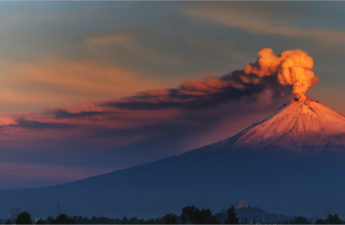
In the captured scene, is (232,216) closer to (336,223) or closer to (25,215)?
(25,215)

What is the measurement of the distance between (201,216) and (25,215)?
141 feet

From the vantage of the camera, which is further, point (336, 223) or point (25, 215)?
point (336, 223)

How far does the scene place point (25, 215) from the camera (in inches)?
5182

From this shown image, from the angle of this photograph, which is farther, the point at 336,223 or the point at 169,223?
the point at 336,223

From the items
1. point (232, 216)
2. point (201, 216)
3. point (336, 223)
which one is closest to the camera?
point (232, 216)

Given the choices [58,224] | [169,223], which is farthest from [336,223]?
[58,224]

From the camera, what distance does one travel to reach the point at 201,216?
159 metres

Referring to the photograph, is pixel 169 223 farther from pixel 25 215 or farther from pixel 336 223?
pixel 336 223

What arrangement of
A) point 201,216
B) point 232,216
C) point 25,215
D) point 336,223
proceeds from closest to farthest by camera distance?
point 25,215
point 232,216
point 201,216
point 336,223

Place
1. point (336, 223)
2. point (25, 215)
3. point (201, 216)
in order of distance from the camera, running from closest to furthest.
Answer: point (25, 215), point (201, 216), point (336, 223)

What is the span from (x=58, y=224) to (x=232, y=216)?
3353cm

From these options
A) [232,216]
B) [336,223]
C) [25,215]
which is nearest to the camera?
[25,215]

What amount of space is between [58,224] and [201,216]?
122 feet

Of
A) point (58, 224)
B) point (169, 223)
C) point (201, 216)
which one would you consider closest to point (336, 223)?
point (201, 216)
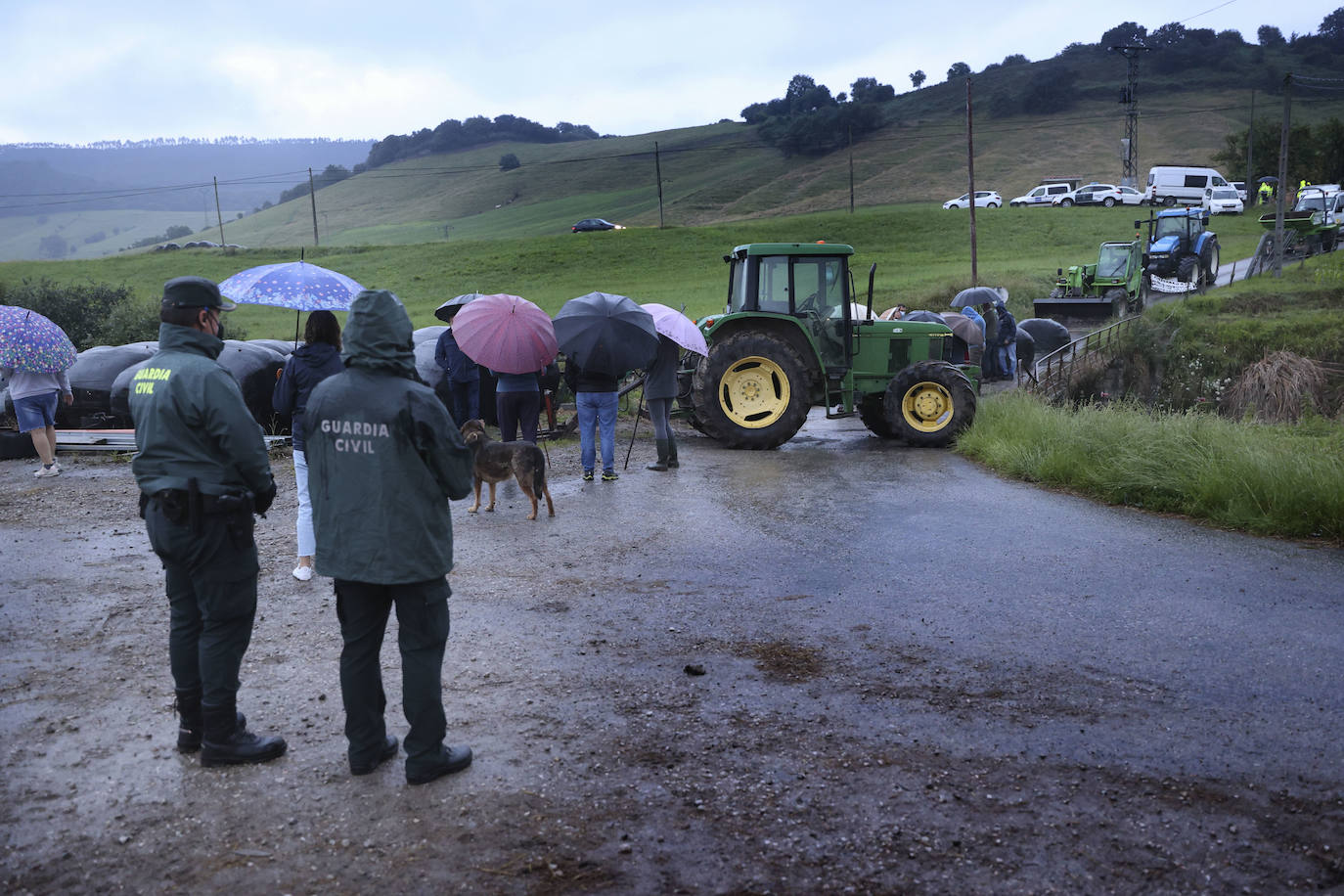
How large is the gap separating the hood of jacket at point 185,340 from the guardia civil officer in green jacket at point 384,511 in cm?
64

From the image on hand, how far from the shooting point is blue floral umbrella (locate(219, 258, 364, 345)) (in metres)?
8.49

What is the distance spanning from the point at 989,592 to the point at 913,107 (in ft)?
384

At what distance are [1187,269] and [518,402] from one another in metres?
25.4

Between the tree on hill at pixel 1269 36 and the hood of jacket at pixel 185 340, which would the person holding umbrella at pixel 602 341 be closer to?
the hood of jacket at pixel 185 340

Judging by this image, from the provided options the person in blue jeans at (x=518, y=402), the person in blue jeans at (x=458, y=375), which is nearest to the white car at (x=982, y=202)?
the person in blue jeans at (x=458, y=375)

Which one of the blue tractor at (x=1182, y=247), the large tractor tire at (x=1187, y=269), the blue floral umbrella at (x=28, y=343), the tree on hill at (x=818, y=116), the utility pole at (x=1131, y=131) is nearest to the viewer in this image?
the blue floral umbrella at (x=28, y=343)

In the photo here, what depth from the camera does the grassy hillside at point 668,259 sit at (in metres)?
39.1

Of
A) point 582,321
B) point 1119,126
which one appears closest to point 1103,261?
point 582,321

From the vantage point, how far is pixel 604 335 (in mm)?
10445

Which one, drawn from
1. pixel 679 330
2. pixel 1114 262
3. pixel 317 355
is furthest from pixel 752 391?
pixel 1114 262

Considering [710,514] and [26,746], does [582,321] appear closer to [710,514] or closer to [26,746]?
[710,514]

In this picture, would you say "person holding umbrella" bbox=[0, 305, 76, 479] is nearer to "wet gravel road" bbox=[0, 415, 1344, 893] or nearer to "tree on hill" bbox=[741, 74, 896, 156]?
"wet gravel road" bbox=[0, 415, 1344, 893]

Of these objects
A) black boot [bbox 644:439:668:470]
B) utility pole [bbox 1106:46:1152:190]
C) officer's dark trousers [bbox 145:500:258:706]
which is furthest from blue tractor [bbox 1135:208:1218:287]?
utility pole [bbox 1106:46:1152:190]

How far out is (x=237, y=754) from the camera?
4434mm
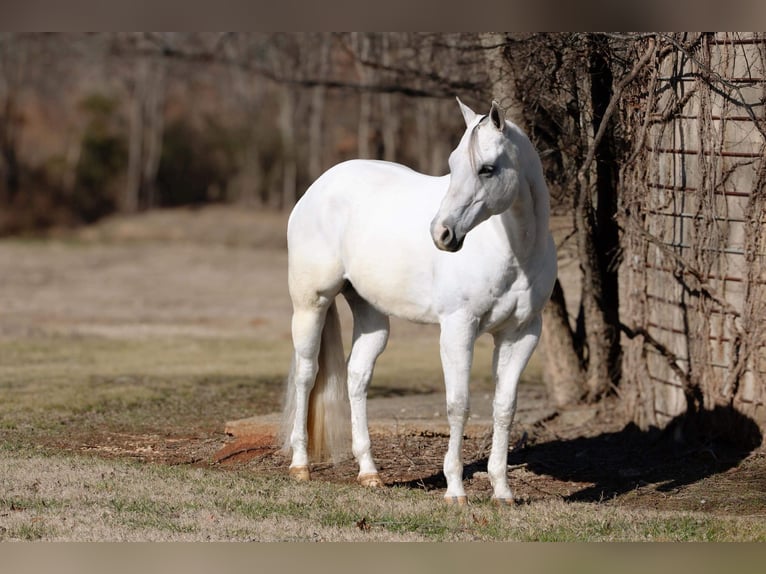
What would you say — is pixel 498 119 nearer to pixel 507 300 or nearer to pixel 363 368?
pixel 507 300

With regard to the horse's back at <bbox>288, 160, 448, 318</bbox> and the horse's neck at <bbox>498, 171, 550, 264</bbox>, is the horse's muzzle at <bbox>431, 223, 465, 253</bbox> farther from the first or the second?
the horse's back at <bbox>288, 160, 448, 318</bbox>

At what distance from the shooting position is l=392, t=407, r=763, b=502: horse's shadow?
8.01 metres

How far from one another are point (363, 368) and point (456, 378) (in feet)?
3.64

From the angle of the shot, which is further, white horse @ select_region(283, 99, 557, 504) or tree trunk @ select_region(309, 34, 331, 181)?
tree trunk @ select_region(309, 34, 331, 181)

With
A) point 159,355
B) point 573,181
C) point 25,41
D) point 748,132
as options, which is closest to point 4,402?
point 159,355

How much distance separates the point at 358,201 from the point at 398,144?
60.7 ft

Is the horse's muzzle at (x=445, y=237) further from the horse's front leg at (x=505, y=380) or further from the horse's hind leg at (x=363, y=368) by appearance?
the horse's hind leg at (x=363, y=368)

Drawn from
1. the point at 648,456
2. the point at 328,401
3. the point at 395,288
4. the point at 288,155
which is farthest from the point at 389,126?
the point at 395,288

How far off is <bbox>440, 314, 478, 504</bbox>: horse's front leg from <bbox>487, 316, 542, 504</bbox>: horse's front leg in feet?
0.70

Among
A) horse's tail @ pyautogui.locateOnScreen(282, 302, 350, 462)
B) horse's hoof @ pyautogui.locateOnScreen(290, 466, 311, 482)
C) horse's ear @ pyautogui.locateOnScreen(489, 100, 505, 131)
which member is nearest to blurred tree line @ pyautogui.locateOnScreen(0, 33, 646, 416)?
horse's tail @ pyautogui.locateOnScreen(282, 302, 350, 462)

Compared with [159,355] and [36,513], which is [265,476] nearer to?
[36,513]

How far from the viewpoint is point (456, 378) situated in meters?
6.56

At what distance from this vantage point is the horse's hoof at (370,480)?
738cm

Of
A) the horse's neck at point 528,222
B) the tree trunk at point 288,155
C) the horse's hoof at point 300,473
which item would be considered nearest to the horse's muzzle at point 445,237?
the horse's neck at point 528,222
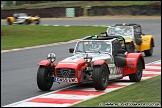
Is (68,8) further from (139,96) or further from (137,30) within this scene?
(139,96)

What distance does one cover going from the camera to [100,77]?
12578 millimetres

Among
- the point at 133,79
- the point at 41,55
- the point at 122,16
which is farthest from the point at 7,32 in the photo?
the point at 133,79

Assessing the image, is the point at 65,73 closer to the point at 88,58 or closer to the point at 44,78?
the point at 44,78

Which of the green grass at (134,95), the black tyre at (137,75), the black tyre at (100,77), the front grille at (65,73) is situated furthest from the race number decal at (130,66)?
the front grille at (65,73)

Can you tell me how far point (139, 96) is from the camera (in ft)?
37.0

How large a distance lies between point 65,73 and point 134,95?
2181 millimetres

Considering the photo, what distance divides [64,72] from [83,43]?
1923mm

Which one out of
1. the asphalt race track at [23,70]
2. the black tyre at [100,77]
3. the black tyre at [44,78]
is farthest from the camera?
the black tyre at [44,78]

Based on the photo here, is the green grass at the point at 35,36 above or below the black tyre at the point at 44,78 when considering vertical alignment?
above

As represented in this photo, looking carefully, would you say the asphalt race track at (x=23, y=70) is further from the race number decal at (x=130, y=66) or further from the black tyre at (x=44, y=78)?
the race number decal at (x=130, y=66)

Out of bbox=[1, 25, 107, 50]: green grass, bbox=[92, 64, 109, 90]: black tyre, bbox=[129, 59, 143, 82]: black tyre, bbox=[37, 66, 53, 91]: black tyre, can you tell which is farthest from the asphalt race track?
bbox=[1, 25, 107, 50]: green grass

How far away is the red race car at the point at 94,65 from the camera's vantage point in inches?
501

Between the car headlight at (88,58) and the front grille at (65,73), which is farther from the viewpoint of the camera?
the car headlight at (88,58)

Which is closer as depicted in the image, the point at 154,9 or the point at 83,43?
the point at 83,43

══════════

• DIRECTIVE:
Rewrite all of the data above with every "camera" changed to "viewer" and nothing else altered. Leave the pictures out of your answer.

• FULL ANSWER:
In the captured scene, is (232,216) closer to (336,223) or closer to (25,215)?
(25,215)

What is the measurement of the distance between (201,216) and (25,215)?
141 feet

From the vantage of the viewer, which is further, point (336, 223) or point (25, 215)?
point (336, 223)

How far does the scene place point (25, 215) from the viewer (in inches)?
5182

From this shown image, from the angle of this photograph, which is farther, the point at 336,223 or the point at 169,223?
the point at 336,223

From the items
1. point (232, 216)
2. point (201, 216)
3. point (336, 223)
which one is closest to the viewer?
point (232, 216)

Given the choices [58,224] | [169,223], which is farthest from [336,223]?
[58,224]

From the viewer, what distance does one travel to reach the point at 201,216?
159 metres

Referring to the photograph, is pixel 169 223 farther from pixel 25 215 or farther from pixel 336 223?
pixel 336 223

What arrangement of
A) point 201,216
B) point 232,216
C) point 25,215
D) point 336,223
proceeds from closest to farthest by viewer distance?
point 25,215
point 232,216
point 201,216
point 336,223

Place
1. point (336, 223)
2. point (25, 215)
3. point (201, 216)
in order of distance from the viewer, running from closest to furthest.
Answer: point (25, 215), point (201, 216), point (336, 223)

What is the span from (x=58, y=224) to (x=232, y=216)?
3353cm

From these options
A) [232,216]
B) [336,223]
C) [25,215]
which is nearest to the viewer?
[25,215]

What amount of space is between [58,224] and [201,216]?
122 feet

Of
A) point (58, 224)
B) point (169, 223)
C) point (201, 216)
which one would you consider closest to point (336, 223)?
point (201, 216)
How large is the gap separating the hood of jacket at point 185,340 from the guardia civil officer in green jacket at point 384,511 in cm?
64

From the image on hand, how far from the shooting point is blue floral umbrella (locate(219, 258, 364, 345)) (in metres)?
8.49

What is the distance spanning from the point at 989,592 to the point at 913,107 (in ft)?
384

At what distance are [1187,269] and [518,402] from one another in metres?
25.4

Between the tree on hill at pixel 1269 36 and the hood of jacket at pixel 185 340, which would the person holding umbrella at pixel 602 341 be closer to?
the hood of jacket at pixel 185 340

Judging by this image, from the provided options the person in blue jeans at (x=518, y=402), the person in blue jeans at (x=458, y=375), which is nearest to the white car at (x=982, y=202)?
the person in blue jeans at (x=458, y=375)

Which one of the blue tractor at (x=1182, y=247), the large tractor tire at (x=1187, y=269), the blue floral umbrella at (x=28, y=343), the tree on hill at (x=818, y=116), the utility pole at (x=1131, y=131) is nearest to the viewer in this image?
the blue floral umbrella at (x=28, y=343)

In the photo here, what depth from the viewer does the grassy hillside at point 668,259 sit at (in metres)?
39.1

Of
A) point 582,321
B) point 1119,126
which one appears closest to point 1103,261?
point 582,321

From the vantage point, how far is pixel 604 335 (in mm)?
10445

Which one, drawn from
1. pixel 679 330
2. pixel 1114 262
3. pixel 317 355
is furthest from pixel 752 391?
pixel 1114 262

Considering [710,514] and [26,746], does [582,321] appear closer to [710,514] or closer to [26,746]?
[710,514]

In this picture, would you say "person holding umbrella" bbox=[0, 305, 76, 479] is nearer to "wet gravel road" bbox=[0, 415, 1344, 893] or nearer to "tree on hill" bbox=[741, 74, 896, 156]?
"wet gravel road" bbox=[0, 415, 1344, 893]

Of these objects
A) black boot [bbox 644:439:668:470]
B) utility pole [bbox 1106:46:1152:190]
C) officer's dark trousers [bbox 145:500:258:706]
which is furthest from blue tractor [bbox 1135:208:1218:287]?
utility pole [bbox 1106:46:1152:190]

How far out is (x=237, y=754) from the viewer?
4434mm
What would you say — is pixel 498 119 nearer to pixel 507 300 or nearer to pixel 363 368?
pixel 507 300

With regard to the horse's back at <bbox>288, 160, 448, 318</bbox> and the horse's neck at <bbox>498, 171, 550, 264</bbox>, is the horse's muzzle at <bbox>431, 223, 465, 253</bbox> farther from the first or the second?
the horse's back at <bbox>288, 160, 448, 318</bbox>

At what distance from the shooting position is l=392, t=407, r=763, b=502: horse's shadow?
8.01 metres

How far from one another are point (363, 368) and point (456, 378) (in feet)?
3.64

From the angle of the shot, which is further, white horse @ select_region(283, 99, 557, 504) or tree trunk @ select_region(309, 34, 331, 181)?
tree trunk @ select_region(309, 34, 331, 181)

With
A) point 159,355
B) point 573,181
C) point 25,41
D) point 748,132
as options, which is closest to point 4,402?
point 159,355

How much distance separates the point at 358,201 from the point at 398,144?
60.7 ft

Is the horse's muzzle at (x=445, y=237) further from the horse's front leg at (x=505, y=380) or further from the horse's hind leg at (x=363, y=368) by appearance?
the horse's hind leg at (x=363, y=368)

Drawn from
1. the point at 648,456
2. the point at 328,401
3. the point at 395,288
4. the point at 288,155
which is farthest from the point at 389,126?
the point at 395,288

How far off is <bbox>440, 314, 478, 504</bbox>: horse's front leg from <bbox>487, 316, 542, 504</bbox>: horse's front leg in feet?
0.70

Among
A) horse's tail @ pyautogui.locateOnScreen(282, 302, 350, 462)
B) horse's hoof @ pyautogui.locateOnScreen(290, 466, 311, 482)
C) horse's ear @ pyautogui.locateOnScreen(489, 100, 505, 131)
which member is nearest to blurred tree line @ pyautogui.locateOnScreen(0, 33, 646, 416)?
horse's tail @ pyautogui.locateOnScreen(282, 302, 350, 462)

Compared with [159,355] and [36,513], which is [265,476] nearer to?
[36,513]

How far from the viewpoint is point (456, 378) situated in meters?
6.56

At what distance from this vantage point is the horse's hoof at (370,480)?
738cm

Of
A) the horse's neck at point 528,222
B) the tree trunk at point 288,155
C) the horse's hoof at point 300,473
which item would be considered nearest to the horse's muzzle at point 445,237?
the horse's neck at point 528,222
Is (68,8) further from (139,96) or further from (137,30) within this scene?
(139,96)

What distance does one cover going from the viewer to [100,77]?
12578 millimetres

Among
- the point at 133,79
- the point at 41,55
- the point at 122,16
which is farthest from the point at 7,32 in the photo?
the point at 133,79

Assessing the image, is the point at 65,73 closer to the point at 88,58 or closer to the point at 44,78?
the point at 44,78

Which of the green grass at (134,95), the black tyre at (137,75), the black tyre at (100,77), the front grille at (65,73) is situated furthest from the race number decal at (130,66)?
the front grille at (65,73)

Can you tell me how far point (139, 96) is from the viewer (in ft)?
37.0

How large a distance lies between point 65,73 and point 134,95?
2181 millimetres

Considering the photo, what distance divides [64,72] from [83,43]?
1923mm

Which one out of
1. the asphalt race track at [23,70]
2. the black tyre at [100,77]
3. the black tyre at [44,78]
is farthest from the viewer?
the black tyre at [44,78]

Based on the photo here, is the green grass at the point at 35,36 above or below the black tyre at the point at 44,78 when considering vertical alignment?
above

As represented in this photo, looking carefully, would you say the asphalt race track at (x=23, y=70) is further from the race number decal at (x=130, y=66) or further from the black tyre at (x=44, y=78)?
the race number decal at (x=130, y=66)

Out of bbox=[1, 25, 107, 50]: green grass, bbox=[92, 64, 109, 90]: black tyre, bbox=[129, 59, 143, 82]: black tyre, bbox=[37, 66, 53, 91]: black tyre, can you tell which is farthest from the asphalt race track?
bbox=[1, 25, 107, 50]: green grass

How far away is the red race car at the point at 94,65 from the viewer's vantage point in inches?
501

Between the car headlight at (88,58) and the front grille at (65,73), which is farther from the viewpoint of the viewer?
the car headlight at (88,58)

Which is closer as depicted in the image, the point at 154,9 or the point at 83,43?
the point at 83,43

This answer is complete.